---- Extrait fourni

Le fantôme a pris un corps, le Dieu s’est fait homme, mais l’homme est maintenant lui-même le terrifiant fantôme derrière lequel il s’efforce de pénétrer, qu’il cherche à exorciser, à comprendre et à exprimer ; l’homme est — Esprit. Que le corps se dessèche pourvu que l’esprit soit sauvé ; l’esprit est désormais l’unique souci, et le salut de l’esprit ou de l’ « âme » est le but unique. L’homme est lui-même devenu un revenant, un fantôme obscur et décevant, auquel une place déterminée est assignée dans le corps. (Discussions sur le siège de l’âme : est-elle dans la tête ? etc.)

--------
---- Lignes fournies

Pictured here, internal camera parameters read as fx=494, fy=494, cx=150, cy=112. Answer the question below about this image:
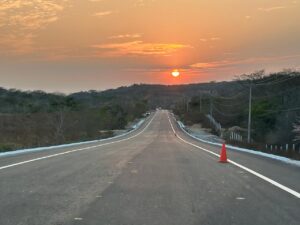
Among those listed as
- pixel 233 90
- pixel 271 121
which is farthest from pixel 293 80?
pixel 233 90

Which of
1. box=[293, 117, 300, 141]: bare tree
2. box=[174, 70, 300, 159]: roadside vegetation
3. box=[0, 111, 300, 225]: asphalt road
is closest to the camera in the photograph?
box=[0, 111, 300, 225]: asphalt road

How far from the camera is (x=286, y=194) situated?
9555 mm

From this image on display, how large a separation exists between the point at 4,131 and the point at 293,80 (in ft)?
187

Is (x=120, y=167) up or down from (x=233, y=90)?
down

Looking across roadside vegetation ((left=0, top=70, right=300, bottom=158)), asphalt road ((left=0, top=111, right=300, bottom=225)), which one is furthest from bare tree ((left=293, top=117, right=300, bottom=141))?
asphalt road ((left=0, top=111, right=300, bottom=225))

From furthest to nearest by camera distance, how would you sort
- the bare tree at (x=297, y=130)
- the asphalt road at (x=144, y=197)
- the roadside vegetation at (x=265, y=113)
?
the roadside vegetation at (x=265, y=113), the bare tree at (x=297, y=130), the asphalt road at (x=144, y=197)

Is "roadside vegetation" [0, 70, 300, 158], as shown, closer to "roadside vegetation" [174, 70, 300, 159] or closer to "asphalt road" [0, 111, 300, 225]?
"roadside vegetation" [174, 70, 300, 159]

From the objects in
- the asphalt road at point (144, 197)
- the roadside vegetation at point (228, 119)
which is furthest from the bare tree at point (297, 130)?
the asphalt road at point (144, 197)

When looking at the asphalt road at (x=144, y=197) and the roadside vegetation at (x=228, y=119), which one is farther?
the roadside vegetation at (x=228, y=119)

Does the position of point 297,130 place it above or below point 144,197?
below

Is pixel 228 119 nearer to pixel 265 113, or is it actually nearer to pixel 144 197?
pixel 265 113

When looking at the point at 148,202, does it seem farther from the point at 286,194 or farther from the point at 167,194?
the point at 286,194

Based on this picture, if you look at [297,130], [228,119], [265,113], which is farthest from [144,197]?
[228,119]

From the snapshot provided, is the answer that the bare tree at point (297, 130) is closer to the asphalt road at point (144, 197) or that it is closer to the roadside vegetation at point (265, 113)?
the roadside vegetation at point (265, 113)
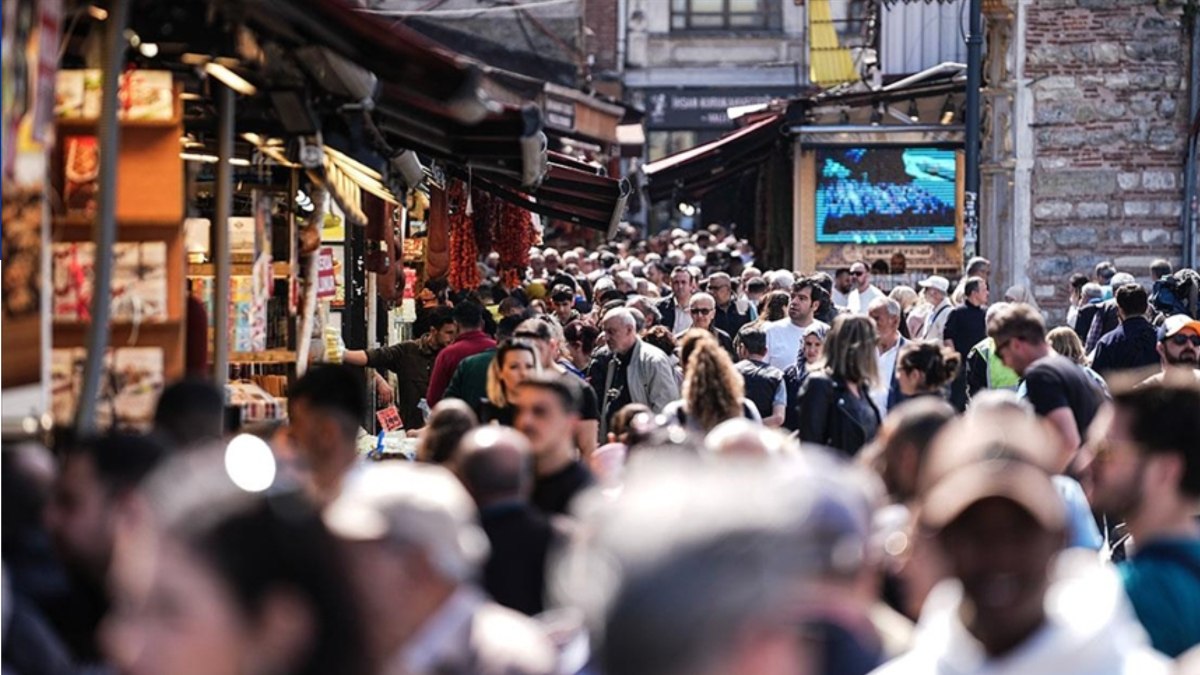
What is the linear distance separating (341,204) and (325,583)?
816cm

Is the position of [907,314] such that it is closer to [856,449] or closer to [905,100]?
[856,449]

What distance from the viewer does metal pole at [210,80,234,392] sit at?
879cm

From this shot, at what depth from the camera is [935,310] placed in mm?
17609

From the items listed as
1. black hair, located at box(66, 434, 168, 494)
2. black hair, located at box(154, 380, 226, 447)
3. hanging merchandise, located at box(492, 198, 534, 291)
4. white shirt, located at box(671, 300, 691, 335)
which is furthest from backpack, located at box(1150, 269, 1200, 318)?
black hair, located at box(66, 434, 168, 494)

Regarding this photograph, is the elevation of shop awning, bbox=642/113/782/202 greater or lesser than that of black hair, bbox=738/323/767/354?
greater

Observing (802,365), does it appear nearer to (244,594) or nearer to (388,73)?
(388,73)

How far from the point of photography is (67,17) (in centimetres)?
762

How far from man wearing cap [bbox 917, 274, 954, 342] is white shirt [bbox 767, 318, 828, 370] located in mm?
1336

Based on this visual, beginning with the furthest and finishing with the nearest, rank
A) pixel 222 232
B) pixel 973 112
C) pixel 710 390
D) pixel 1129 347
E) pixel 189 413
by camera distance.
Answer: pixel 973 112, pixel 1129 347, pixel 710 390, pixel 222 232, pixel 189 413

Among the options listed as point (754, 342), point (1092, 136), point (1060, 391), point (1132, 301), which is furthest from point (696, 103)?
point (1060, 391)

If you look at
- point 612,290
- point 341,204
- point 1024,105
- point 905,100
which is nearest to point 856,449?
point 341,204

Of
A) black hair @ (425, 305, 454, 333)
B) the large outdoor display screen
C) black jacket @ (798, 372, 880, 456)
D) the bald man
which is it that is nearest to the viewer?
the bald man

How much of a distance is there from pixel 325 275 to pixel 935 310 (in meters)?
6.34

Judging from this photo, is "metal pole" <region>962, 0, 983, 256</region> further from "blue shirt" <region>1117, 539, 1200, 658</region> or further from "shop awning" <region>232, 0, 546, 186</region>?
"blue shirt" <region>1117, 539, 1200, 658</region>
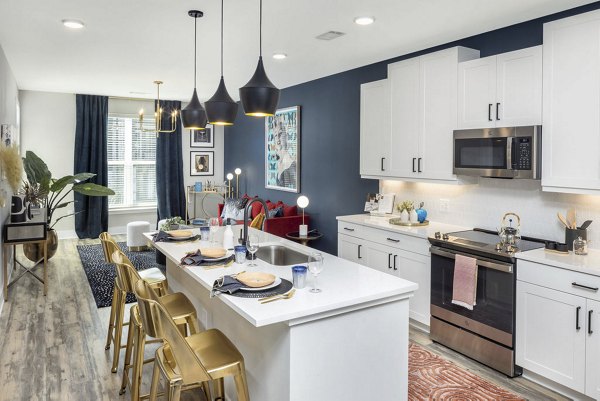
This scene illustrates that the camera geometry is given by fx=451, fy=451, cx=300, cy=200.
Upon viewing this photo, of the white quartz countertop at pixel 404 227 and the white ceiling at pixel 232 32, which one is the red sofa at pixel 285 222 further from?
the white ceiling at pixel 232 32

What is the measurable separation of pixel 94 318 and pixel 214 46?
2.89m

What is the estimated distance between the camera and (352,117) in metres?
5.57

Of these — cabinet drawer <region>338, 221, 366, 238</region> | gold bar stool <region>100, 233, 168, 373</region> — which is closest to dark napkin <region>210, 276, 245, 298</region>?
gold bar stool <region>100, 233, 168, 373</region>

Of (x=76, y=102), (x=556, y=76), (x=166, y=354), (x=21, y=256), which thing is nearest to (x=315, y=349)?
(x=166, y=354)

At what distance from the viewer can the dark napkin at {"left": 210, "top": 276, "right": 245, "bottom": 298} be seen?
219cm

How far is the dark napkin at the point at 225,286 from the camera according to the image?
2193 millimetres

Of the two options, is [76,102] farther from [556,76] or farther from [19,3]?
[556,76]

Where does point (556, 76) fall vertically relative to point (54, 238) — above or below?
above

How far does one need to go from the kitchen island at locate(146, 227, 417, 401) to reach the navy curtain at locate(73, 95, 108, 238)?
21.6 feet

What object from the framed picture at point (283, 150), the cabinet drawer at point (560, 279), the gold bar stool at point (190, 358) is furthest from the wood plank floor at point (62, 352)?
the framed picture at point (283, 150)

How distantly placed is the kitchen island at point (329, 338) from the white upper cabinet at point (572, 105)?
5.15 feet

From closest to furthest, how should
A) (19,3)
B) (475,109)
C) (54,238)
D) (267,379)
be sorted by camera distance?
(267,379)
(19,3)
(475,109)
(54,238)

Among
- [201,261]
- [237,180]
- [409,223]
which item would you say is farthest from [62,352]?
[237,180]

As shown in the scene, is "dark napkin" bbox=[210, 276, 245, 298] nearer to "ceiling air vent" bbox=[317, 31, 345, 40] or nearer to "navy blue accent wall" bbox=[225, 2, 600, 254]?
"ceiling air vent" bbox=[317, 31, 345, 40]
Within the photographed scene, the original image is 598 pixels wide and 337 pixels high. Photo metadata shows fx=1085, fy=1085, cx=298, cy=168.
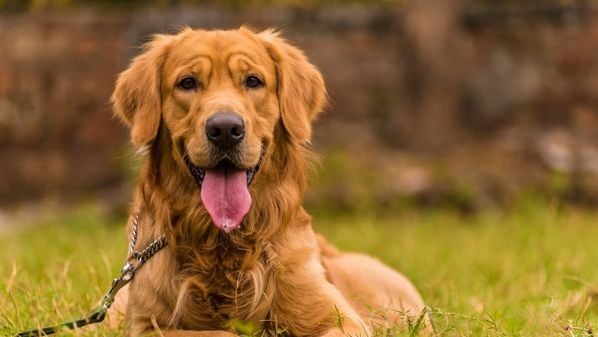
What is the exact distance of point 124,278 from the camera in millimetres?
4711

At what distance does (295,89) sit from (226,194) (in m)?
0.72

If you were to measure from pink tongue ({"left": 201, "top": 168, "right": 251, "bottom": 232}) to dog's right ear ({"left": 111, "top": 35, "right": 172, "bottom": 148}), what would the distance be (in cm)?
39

--------

» **Exercice A**: Relevez tous les verbes à l'infinitif qui figurent dans l'extrait fourni.
» **Exercice B**: Recopiez sans rien changer le passage de l'extrait fourni qui va de « Le fantôme a » à « la tête ? etc.) ».

» **Réponse attendue A**: pénétrer, exorciser, comprendre, exprimer

» **Réponse attendue B**:
Le fantôme a pris un corps, le Dieu s’est fait homme, mais l’homme est maintenant lui-même le terrifiant fantôme derrière lequel il s’efforce de pénétrer, qu’il cherche à exorciser, à comprendre et à exprimer ; l’homme est — Esprit. Que le corps se dessèche pourvu que l’esprit soit sauvé ; l’esprit est désormais l’unique souci, et le salut de l’esprit ou de l’ « âme » est le but unique. L’homme est lui-même devenu un revenant, un fantôme obscur et décevant, auquel une place déterminée est assignée dans le corps. (Discussions sur le siège de l’âme : est-elle dans la tête ? etc.)